The authors used a two-colour fluorescence system to differentially label live and dead S. Typhimurium. This enabled mouse macrophages to be classified as uninfected, previously but no longer infected (containing dead bacteria) or currently infected (containing live bacteria). They observed large variations in the ability of host cells to phagocytose the bacteria, as well as to restrict bacterial growth after internalization. Single-cell RNA-seq of exposed macrophages, using the Illumina HiSeq platform, showed that transcriptomic profiles could distinguish between exposed and unexposed cells, and between infected and uninfected cells. The authors defined sets of genes that exhibit variable expression in response to infection. One set responded to extracellular exposure to bacteria, whereas another set was induced by intracellular bacterial signals, and showed greater diversity of expression between cells.
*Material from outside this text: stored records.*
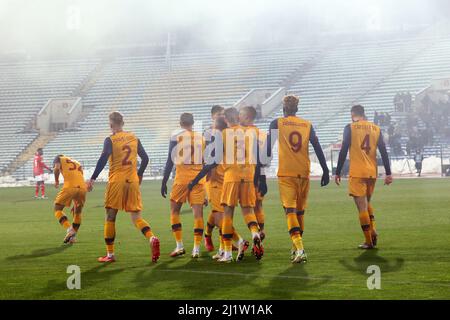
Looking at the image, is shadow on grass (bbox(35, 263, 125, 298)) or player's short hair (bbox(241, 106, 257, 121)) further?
player's short hair (bbox(241, 106, 257, 121))

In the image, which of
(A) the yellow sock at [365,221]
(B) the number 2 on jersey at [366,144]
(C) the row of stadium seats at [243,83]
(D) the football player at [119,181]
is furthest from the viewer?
(C) the row of stadium seats at [243,83]

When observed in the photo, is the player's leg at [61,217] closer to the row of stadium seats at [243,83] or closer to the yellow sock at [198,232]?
the yellow sock at [198,232]

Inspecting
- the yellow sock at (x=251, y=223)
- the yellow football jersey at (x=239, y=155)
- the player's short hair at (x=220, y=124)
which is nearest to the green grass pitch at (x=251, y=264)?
the yellow sock at (x=251, y=223)

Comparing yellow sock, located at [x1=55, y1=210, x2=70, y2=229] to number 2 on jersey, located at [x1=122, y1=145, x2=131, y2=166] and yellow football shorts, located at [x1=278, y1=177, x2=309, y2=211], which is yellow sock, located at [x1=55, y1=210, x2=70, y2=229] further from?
yellow football shorts, located at [x1=278, y1=177, x2=309, y2=211]

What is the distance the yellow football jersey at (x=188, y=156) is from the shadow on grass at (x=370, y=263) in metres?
2.08

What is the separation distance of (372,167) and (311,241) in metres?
1.54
Genes involved in the type I interferon (IFN) response were upregulated in around one-third of infected macrophages, which would not have been observed using pooled sequencing and implies that there is extensive cell-to-cell variation after bacterial invasion. Using macrophages deficient in Toll-like receptor (TLR) signalling, the authors determined that the type I IFN response is triggered by intracellular detection of bacterial lipopolysaccharide (LPS) molecules by TLR4. However, pseudoinfections of macrophages with LPS-coated beads did not elicit the same high level of variation in the type I IFN response, suggesting that additional bacterial factors are required.
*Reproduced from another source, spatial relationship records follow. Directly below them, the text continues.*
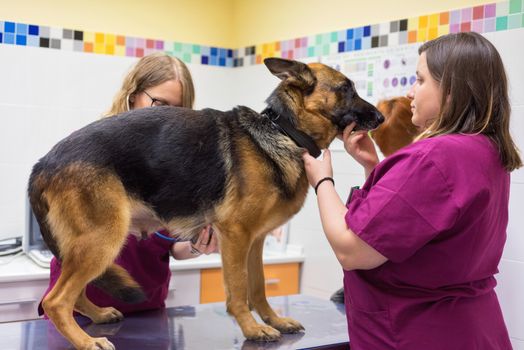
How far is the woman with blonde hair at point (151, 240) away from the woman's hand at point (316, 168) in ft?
1.70

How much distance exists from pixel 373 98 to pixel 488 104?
1719mm

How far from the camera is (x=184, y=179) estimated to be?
5.19 feet

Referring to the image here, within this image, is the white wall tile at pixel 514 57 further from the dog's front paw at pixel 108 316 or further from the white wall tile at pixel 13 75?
the white wall tile at pixel 13 75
By using a fluorescent reporter in infected cells, the authors were able to distinguish between individual macrophages differentially expressing type I IFN response genes. Simultaneous application of RNA-seq to bacterial and host genes in these macrophages showed that phoP and phoQ were upregulated in those bacteria that elicited a strong type I IFN response. These genes encode, respectively, the response regulator and sensor kinase of a two-component response regulator system that is activated upon macrophage invasion. The authors hypothesized that variation in the activity of PhoP may drive variation in the type I IFN response through the modification of LPS, which they confirmed using bacteria either deficient in or constitutively expressing PhoP.

In summary, this study demonstrates a causative link between bacterial phenotypic diversity and a variable host immune response. It is hypothesized that bacterial diversity is evolutionarily advantageous in the arms race between host and pathogen, as it increases survival chances in changing host environments. Building on previous observations of within-host genomic diversity, such as genetic diversity of the cystic fibrosis pathogens Pseudomonas aeruginosa3 and Burkholderia dolosa4, these latest results highlight another important layer of diversity within bacterial populations, which could only be revealed by studying single cells, rather than populations.